## [Stated problem]
Only the pictures are to be left out; set down the rest of the records exactly.

Records of spatial reasoning questions:
-- -- --

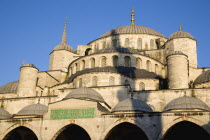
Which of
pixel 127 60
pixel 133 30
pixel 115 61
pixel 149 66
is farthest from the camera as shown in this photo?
pixel 133 30

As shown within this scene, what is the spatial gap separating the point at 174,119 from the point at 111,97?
6.42 m

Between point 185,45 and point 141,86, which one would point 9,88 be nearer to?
point 141,86

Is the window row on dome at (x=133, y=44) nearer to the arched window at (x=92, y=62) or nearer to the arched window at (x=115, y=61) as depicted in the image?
the arched window at (x=115, y=61)

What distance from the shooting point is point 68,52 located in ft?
118

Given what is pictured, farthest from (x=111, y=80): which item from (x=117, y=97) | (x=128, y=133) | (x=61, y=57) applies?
(x=61, y=57)

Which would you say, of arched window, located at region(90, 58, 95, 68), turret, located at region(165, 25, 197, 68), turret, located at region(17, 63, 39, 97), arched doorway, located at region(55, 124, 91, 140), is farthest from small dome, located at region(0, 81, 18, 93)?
turret, located at region(165, 25, 197, 68)

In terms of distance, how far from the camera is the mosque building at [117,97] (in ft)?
64.4

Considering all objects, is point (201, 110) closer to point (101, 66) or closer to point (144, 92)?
point (144, 92)

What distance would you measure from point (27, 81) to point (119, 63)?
7.98 meters

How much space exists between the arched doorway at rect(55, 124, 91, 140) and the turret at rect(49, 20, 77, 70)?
13.0m

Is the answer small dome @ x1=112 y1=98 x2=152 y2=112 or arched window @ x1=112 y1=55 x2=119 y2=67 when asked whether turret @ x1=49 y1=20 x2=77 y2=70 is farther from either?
small dome @ x1=112 y1=98 x2=152 y2=112

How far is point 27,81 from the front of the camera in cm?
2775

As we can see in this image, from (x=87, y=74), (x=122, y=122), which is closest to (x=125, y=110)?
(x=122, y=122)

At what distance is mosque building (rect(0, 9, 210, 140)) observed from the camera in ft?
64.4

-- -- --

## [The completed task]
Which of
pixel 127 60
pixel 133 30
pixel 115 61
pixel 149 66
is farthest from the camera as shown in this photo?
pixel 133 30

As shown within this scene, what is the spatial gap separating the point at 174,119 from the point at 111,97?
6.42 m

Between point 185,45 and point 141,86, which one would point 9,88 be nearer to?
point 141,86

Is the window row on dome at (x=133, y=44) nearer to the arched window at (x=92, y=62) or nearer to the arched window at (x=115, y=61) as depicted in the image?
the arched window at (x=115, y=61)

What distance from the shooting point is point 68,52 located in ft?
118

Given what is pictured, farthest from (x=111, y=80): which item from (x=117, y=97) | (x=128, y=133) | (x=61, y=57) applies?
(x=61, y=57)

Which would you say, of arched window, located at region(90, 58, 95, 68), turret, located at region(165, 25, 197, 68), turret, located at region(17, 63, 39, 97), arched doorway, located at region(55, 124, 91, 140), is farthest from small dome, located at region(0, 81, 18, 93)?
turret, located at region(165, 25, 197, 68)

In terms of distance, how far from the camera is the mosque building at [117,97] (in ft)?
64.4

Considering all objects, is point (201, 110) closer to point (101, 66) or closer to point (144, 92)?
point (144, 92)

What distance would you measure from point (27, 81) to point (119, 63)?
7.98 meters

How much space exists between the arched doorway at rect(55, 124, 91, 140) and the turret at rect(49, 20, 77, 70)?
13.0m

Is the answer small dome @ x1=112 y1=98 x2=152 y2=112 or arched window @ x1=112 y1=55 x2=119 y2=67 when asked whether turret @ x1=49 y1=20 x2=77 y2=70 is farther from either?
small dome @ x1=112 y1=98 x2=152 y2=112

How far is point 27,81 from the front of the camera in cm?
2775

As we can see in this image, from (x=87, y=74), (x=122, y=122), which is closest to (x=125, y=110)?
(x=122, y=122)

At what distance is mosque building (rect(0, 9, 210, 140)) observed from the camera in ft?
64.4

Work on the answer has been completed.